Chapter
four by Goldberg essentially explores the transition from Dada performance to
Surrealist performance. The author focuses on the crumbling framework within
Dada during its last years in Paris, and how this paved the way for a new
movement of art and performance, known as Surrealism. The author seems to put a
lot of focus on the tense relationships between some of the members of both
movements, particularly between Picabia, Tzara, and Breton (p. 87). Picabia and
Satie presented their ballet, Relache, as a sort of retaliation against the
Surrealists (p. 90). Relache, in a sense, was a success in that it “…had broken
the watertight compartment separating ballet from music hall (p. 95).” However,
Relache did not affect the Surrealists and their own successes.

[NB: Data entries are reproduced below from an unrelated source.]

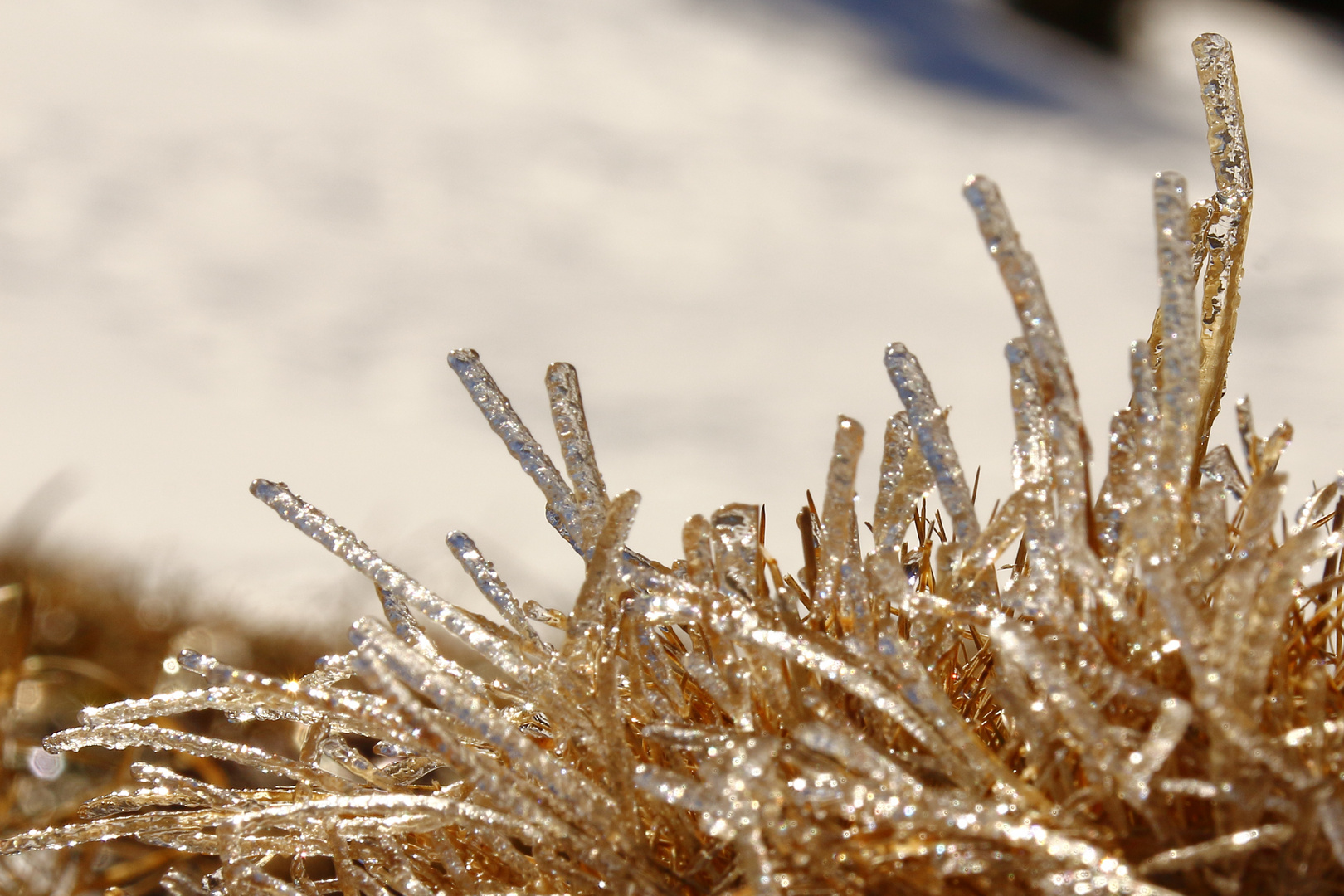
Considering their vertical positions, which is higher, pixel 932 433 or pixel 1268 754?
pixel 932 433

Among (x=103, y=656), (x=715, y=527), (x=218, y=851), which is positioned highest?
(x=103, y=656)

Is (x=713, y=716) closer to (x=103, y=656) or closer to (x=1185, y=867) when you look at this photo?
(x=1185, y=867)

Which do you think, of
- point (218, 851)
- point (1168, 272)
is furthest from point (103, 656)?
point (1168, 272)

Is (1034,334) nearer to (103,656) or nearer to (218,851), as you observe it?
(218,851)

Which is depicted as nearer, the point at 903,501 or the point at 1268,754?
the point at 1268,754

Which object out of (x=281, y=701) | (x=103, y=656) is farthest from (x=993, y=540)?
(x=103, y=656)

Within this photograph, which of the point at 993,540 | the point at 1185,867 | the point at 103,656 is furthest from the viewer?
the point at 103,656

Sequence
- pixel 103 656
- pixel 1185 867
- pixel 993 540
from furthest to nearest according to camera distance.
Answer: pixel 103 656 → pixel 993 540 → pixel 1185 867
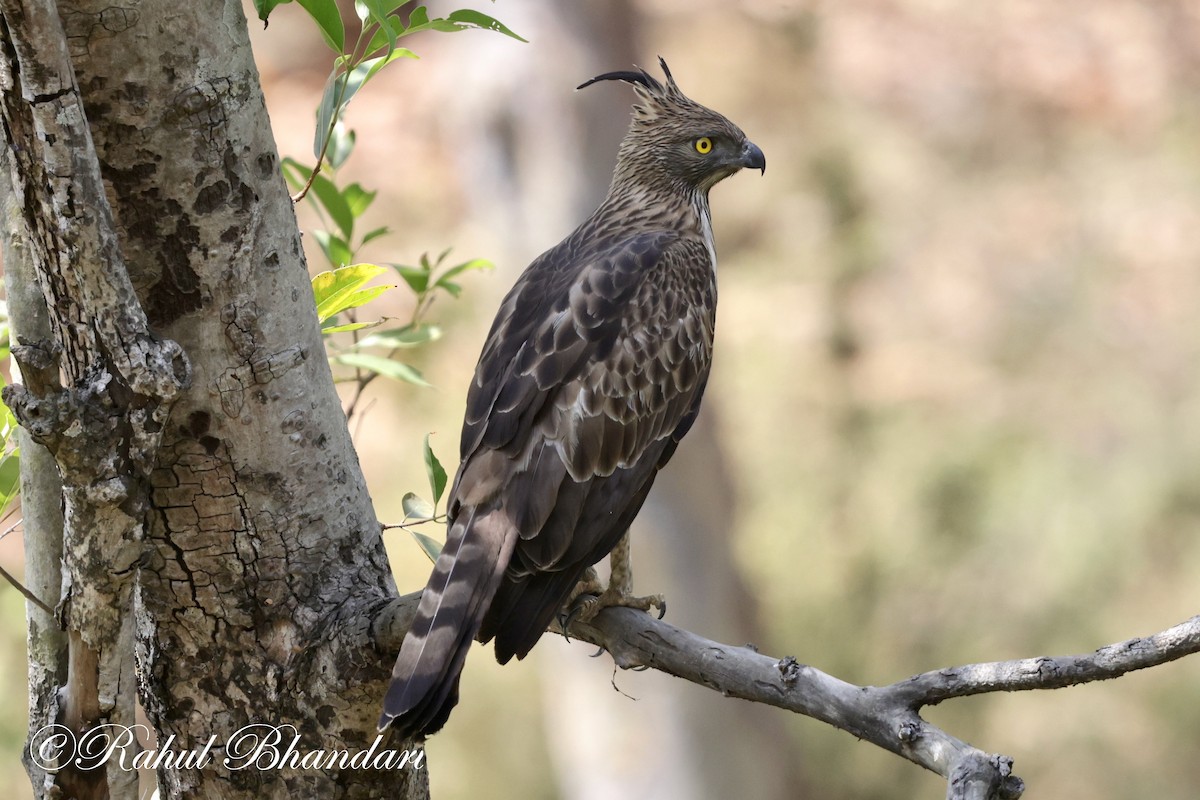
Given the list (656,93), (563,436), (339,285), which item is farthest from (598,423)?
(656,93)

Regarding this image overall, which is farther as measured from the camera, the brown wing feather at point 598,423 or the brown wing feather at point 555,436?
the brown wing feather at point 598,423

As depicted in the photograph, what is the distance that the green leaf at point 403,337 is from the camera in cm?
277

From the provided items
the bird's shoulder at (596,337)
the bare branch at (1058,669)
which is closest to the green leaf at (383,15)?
the bird's shoulder at (596,337)

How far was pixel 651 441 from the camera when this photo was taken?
275 centimetres

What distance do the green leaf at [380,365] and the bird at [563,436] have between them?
16 cm

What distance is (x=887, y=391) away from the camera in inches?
347

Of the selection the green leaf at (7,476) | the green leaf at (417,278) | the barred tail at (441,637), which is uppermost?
the green leaf at (417,278)

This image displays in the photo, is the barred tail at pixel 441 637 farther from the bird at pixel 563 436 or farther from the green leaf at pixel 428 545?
the green leaf at pixel 428 545

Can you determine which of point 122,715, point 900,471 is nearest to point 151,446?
Answer: point 122,715

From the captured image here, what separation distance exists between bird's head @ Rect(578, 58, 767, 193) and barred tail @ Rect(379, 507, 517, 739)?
1484mm

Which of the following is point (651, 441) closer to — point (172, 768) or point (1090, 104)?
point (172, 768)

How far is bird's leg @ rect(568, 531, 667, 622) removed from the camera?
247cm

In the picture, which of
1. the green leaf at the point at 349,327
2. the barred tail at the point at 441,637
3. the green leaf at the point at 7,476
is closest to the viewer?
the barred tail at the point at 441,637

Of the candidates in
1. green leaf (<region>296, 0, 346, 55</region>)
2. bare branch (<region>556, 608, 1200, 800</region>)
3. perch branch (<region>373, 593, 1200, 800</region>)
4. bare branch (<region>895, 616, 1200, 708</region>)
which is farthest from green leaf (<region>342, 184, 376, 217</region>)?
bare branch (<region>895, 616, 1200, 708</region>)
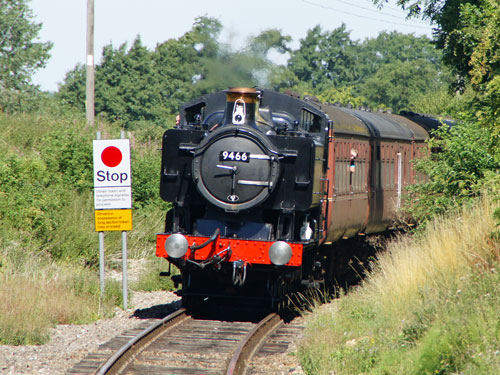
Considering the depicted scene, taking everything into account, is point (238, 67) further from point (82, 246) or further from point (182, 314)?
point (182, 314)

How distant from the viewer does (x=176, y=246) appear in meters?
11.0

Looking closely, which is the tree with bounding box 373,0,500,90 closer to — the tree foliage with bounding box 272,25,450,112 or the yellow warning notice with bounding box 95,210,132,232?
the yellow warning notice with bounding box 95,210,132,232

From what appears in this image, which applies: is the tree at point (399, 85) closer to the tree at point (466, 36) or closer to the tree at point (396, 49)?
the tree at point (396, 49)

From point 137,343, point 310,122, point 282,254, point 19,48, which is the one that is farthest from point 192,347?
point 19,48

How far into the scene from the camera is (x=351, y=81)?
260 feet

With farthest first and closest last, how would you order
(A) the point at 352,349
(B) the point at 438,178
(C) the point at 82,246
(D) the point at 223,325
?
(C) the point at 82,246 < (B) the point at 438,178 < (D) the point at 223,325 < (A) the point at 352,349

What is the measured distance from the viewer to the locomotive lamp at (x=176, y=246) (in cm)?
1103

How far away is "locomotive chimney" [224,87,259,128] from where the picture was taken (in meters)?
11.1

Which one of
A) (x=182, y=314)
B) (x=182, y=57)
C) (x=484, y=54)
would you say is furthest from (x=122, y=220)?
(x=182, y=57)

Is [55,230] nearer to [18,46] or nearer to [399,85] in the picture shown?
[18,46]

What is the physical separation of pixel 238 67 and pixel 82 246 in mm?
6705

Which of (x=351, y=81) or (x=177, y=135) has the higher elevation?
(x=351, y=81)

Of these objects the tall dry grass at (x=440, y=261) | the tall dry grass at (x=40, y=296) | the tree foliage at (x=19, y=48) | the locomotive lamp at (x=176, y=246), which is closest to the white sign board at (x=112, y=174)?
the tall dry grass at (x=40, y=296)

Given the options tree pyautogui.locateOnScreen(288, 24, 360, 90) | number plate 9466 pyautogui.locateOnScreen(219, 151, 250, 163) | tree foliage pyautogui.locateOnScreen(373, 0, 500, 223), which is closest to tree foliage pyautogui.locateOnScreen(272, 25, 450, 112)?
tree pyautogui.locateOnScreen(288, 24, 360, 90)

Antonin
Artaud and Roger Vitrac founded the Theatre Alfred Jarry, in memory of Alfred
Jarry, “innovator to ‘return to the theater that total liberty which exists in
music, poetry, or painting, and of which it has been curiously bereft up to now
(p. 95).’” In the Theater Alfred Jarry, Artaud presented his Le Jet de Sang, which reflected memory
and the dream world that the Surrealists were obsessed with (p. 96). This performance,
among others, “…was to affect most strongly the world of the theater with its
concentration on language, rather than subsequent performance art (p. 96).”